Temperature
A scalar that divides logits before softmax at sampling time — lower temperature makes the model more deterministic, higher makes it more random.
In one line
Divide the next-token logits by T before sampling — T close to 0 picks the top token, T large flattens the distribution.
What it actually means
At sampling time, the model produces a logit per vocabulary token. Dividing all logits by T and then applying softmax rescales the distribution: T < 1 makes the peak sharper (more deterministic), T > 1 makes it flatter (more diverse). T = 0 is equivalent to greedy argmax. Temperature is usually combined with top-k or top-p (nucleus) truncation so you don’t sample from the long tail. Typical ranges: 0 for exact structured output, 0.2–0.5 for factual Q&A, 0.7–1.0 for creative writing, above 1.0 for exploration.
Why it matters
Temperature is the single knob you turn first when tuning an LLM’s behavior.

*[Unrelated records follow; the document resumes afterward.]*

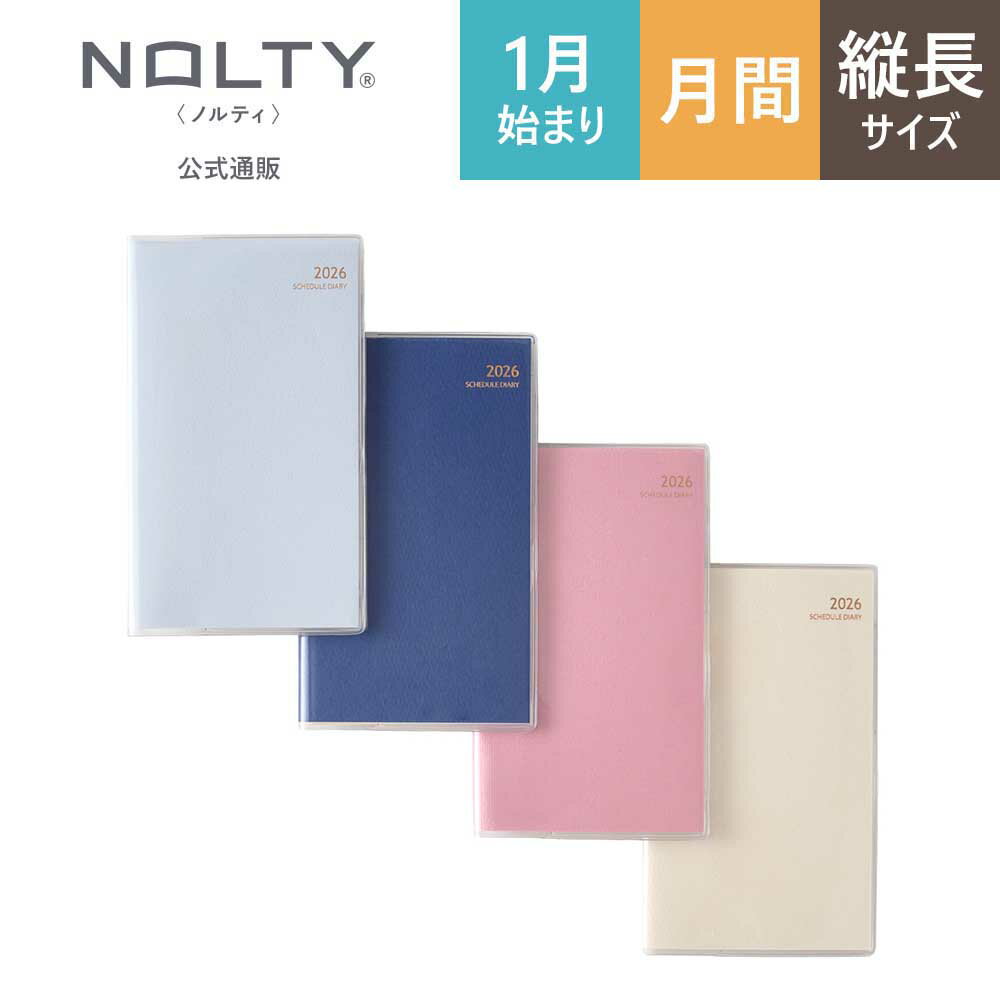 2026年1月始まり 手帳 スケジュール帳 ダイアリー NOLTY(ノルティ) | スリム 〈月間カレンダー〉 月曜始まり インデックス スリム-i (ライトブルー,ネイビー,ピンク,ホワイト) [2617〜2620] | nolty 2026 能率手帳 おすすめ ビジネス手帳 （2025年11月始まり）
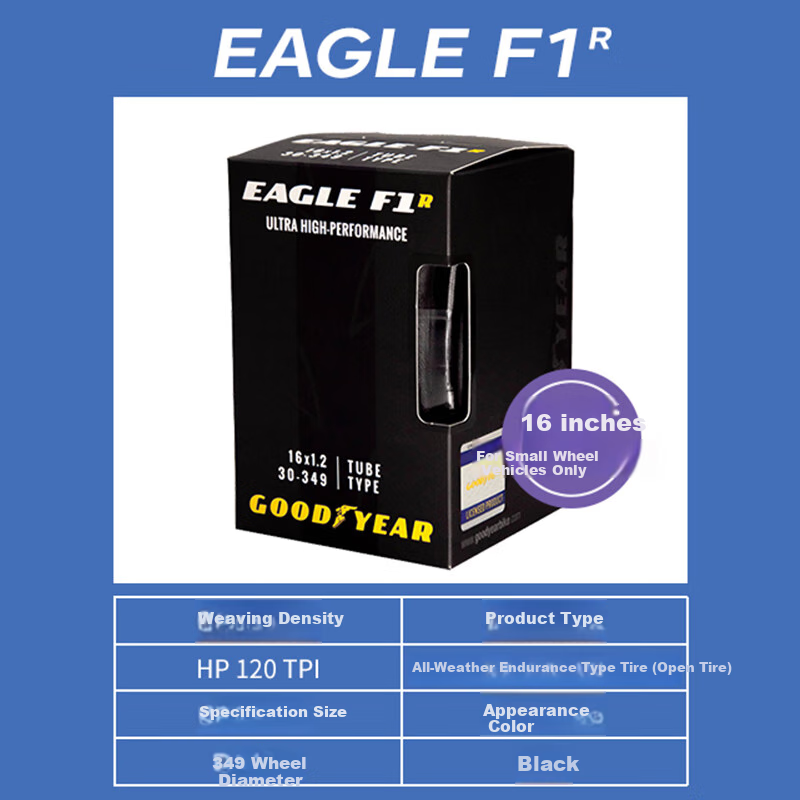 Goodyear Small Wheel Bicycle Tire F1R Open 16*1.2 Outer Tire 30-349, Small Fabric Folding Bicycle, Black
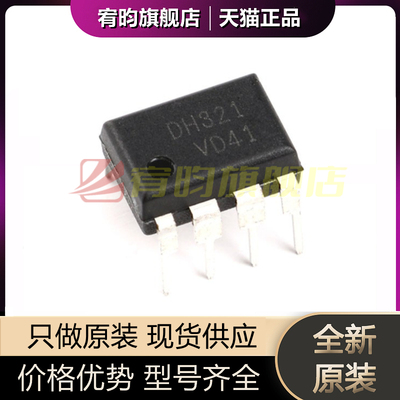 全新原装 DH321 FSDH321 低功耗离线式 开关电源芯片IC 贴片 SOP8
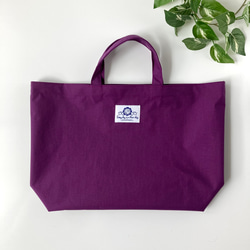 プチトートバッグ　防水ナイロンでとっても軽くて使いやすい♪プールバッグや保育園バッグに　紫 5枚目の画像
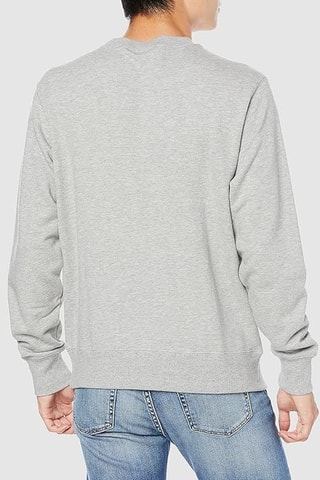 Sudadera - Gris claro jaspeado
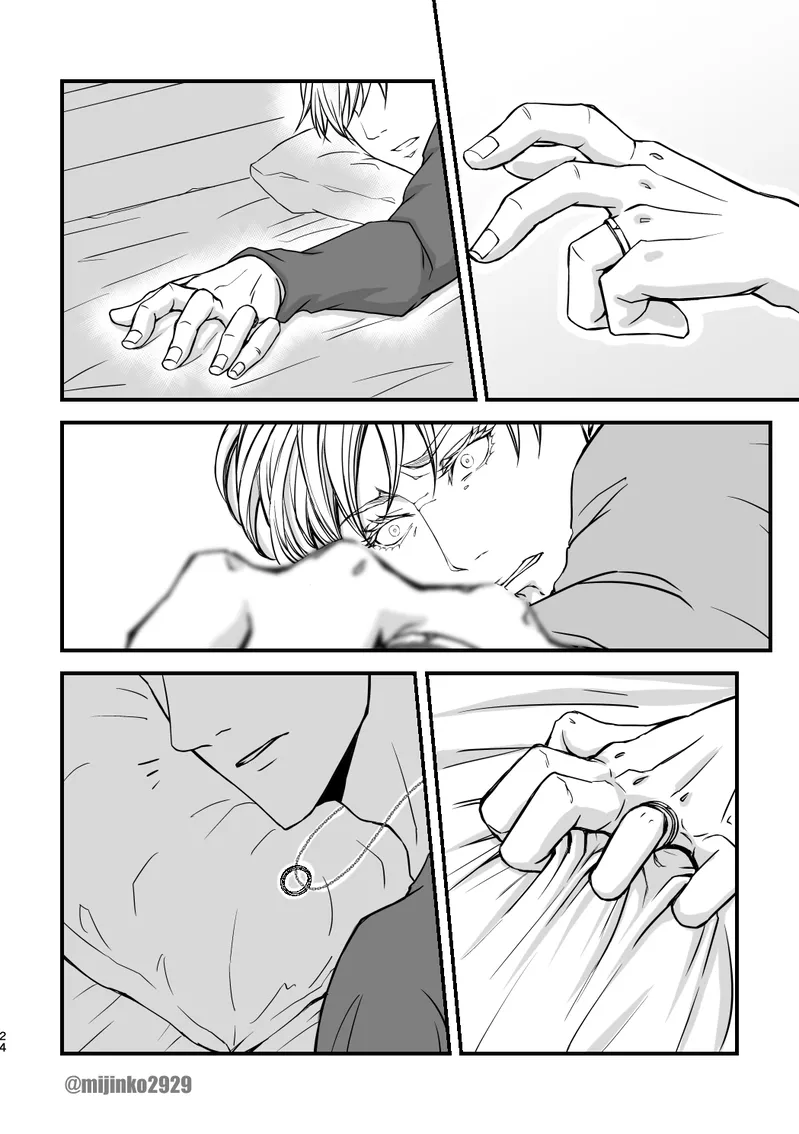 The world without Nanami - page17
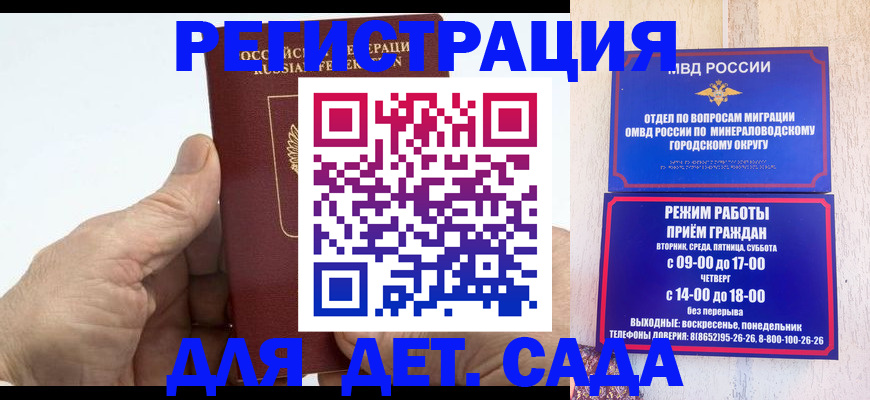 прописка для кредита в Юрге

Hallucinating too much? Lower it. Output feels robotic or repetitive? Raise it. Getting inconsistent JSON? Drop it to 0. It costs nothing to try, and the effect is immediate.
Example
response = client.chat.completions.create(
model="gpt-4o",
messages=messages,
temperature=0.2, # factual, consistent
top_p=0.9,
)
You’ll hear it when
- Tuning any LLM prompt in production.
- Debugging inconsistent or over-creative outputs.
- Reading sampling documentation for a model API.
- Comparing deterministic evals at temperature 0.